# MATERIAL PROVIDED

%%

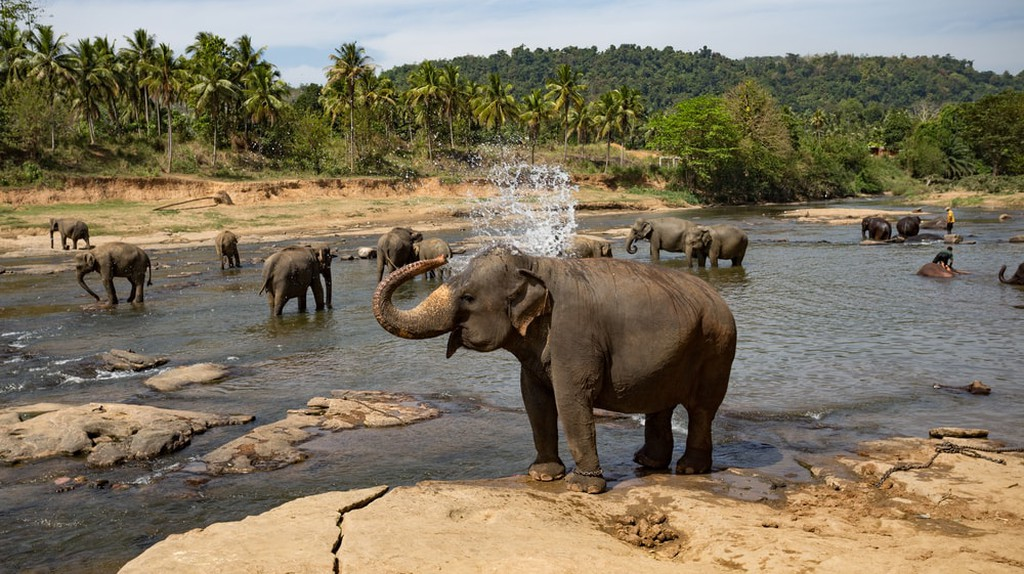 Pinnawala Elephant Orphanage. Sri Lanka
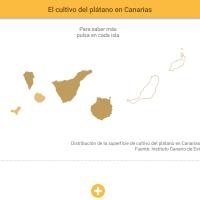 HTML5: El cultivo del plátano en Canarias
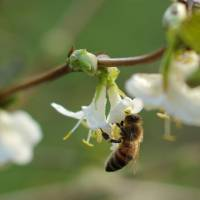 EU nations abuzz over bee decline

%%

# WHAT THE TASK ASKS
Please write out all of the data verbatim, with no pictures in the copy.

# RESPONSE AREA
 Pinnawala Elephant Orphanage. Sri Lanka
 HTML5: El cultivo del plátano en Canarias
 EU nations abuzz over bee decline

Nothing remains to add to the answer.